练习说明
把条目中从含有“From the camera, how”的那一行起直至条目末尾的各行转换为 Markdown 表格，两列分别为“序号”和“内容”，空行不计入。

任务材料
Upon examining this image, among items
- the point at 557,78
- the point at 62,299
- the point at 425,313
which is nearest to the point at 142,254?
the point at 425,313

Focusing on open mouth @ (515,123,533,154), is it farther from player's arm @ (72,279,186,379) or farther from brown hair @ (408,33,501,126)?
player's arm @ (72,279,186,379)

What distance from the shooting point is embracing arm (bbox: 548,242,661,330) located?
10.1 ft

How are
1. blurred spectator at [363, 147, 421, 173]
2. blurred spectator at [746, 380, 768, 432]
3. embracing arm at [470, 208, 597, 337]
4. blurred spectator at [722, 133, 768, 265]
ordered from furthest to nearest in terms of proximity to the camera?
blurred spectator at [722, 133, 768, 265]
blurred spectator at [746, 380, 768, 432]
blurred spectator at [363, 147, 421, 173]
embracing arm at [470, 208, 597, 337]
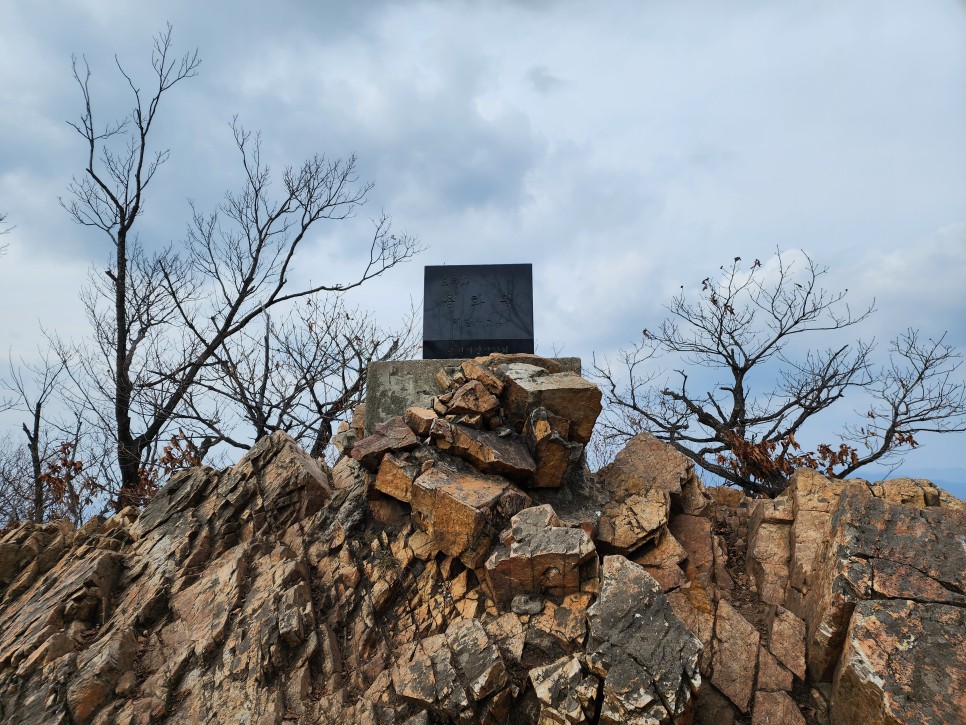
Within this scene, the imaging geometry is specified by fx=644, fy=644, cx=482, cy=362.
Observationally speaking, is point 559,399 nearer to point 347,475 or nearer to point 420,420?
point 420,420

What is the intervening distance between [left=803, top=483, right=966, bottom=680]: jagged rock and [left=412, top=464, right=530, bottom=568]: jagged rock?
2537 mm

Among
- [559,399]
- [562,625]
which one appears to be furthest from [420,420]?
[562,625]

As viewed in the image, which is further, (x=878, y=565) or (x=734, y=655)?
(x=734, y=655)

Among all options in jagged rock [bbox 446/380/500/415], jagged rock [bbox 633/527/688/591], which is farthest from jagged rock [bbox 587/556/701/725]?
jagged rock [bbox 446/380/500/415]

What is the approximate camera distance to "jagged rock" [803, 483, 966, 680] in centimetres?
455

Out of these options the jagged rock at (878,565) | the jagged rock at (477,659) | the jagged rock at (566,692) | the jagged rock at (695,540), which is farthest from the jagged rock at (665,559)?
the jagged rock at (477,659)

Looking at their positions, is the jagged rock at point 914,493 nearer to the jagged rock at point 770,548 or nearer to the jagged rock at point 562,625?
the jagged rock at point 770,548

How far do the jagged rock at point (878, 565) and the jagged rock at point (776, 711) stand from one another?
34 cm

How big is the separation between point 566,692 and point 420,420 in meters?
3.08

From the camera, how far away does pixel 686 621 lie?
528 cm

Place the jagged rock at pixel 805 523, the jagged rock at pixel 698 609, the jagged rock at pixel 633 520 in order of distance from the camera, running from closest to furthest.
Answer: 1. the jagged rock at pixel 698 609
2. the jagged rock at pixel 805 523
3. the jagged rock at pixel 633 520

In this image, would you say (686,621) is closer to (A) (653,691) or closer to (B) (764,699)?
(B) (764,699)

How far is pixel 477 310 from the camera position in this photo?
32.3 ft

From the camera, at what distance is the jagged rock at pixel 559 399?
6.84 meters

任务结果
| 序号 | 内容 |
|---|---|
| 1 | From the camera, how far away does pixel 686 621 lie? |
| 2 | 528 cm |
| 3 | Place the jagged rock at pixel 805 523, the jagged rock at pixel 698 609, the jagged rock at pixel 633 520 in order of distance from the camera, running from closest to furthest. |
| 4 | Answer: 1. the jagged rock at pixel 698 609 |
| 5 | 2. the jagged rock at pixel 805 523 |
| 6 | 3. the jagged rock at pixel 633 520 |
| 7 | In this image, would you say (686,621) is closer to (A) (653,691) or closer to (B) (764,699)? |
| 8 | (B) (764,699) |
| 9 | How far is pixel 477 310 from the camera position in this photo? |
| 10 | 32.3 ft |
| 11 | From the camera, at what distance is the jagged rock at pixel 559 399? |
| 12 | 6.84 meters |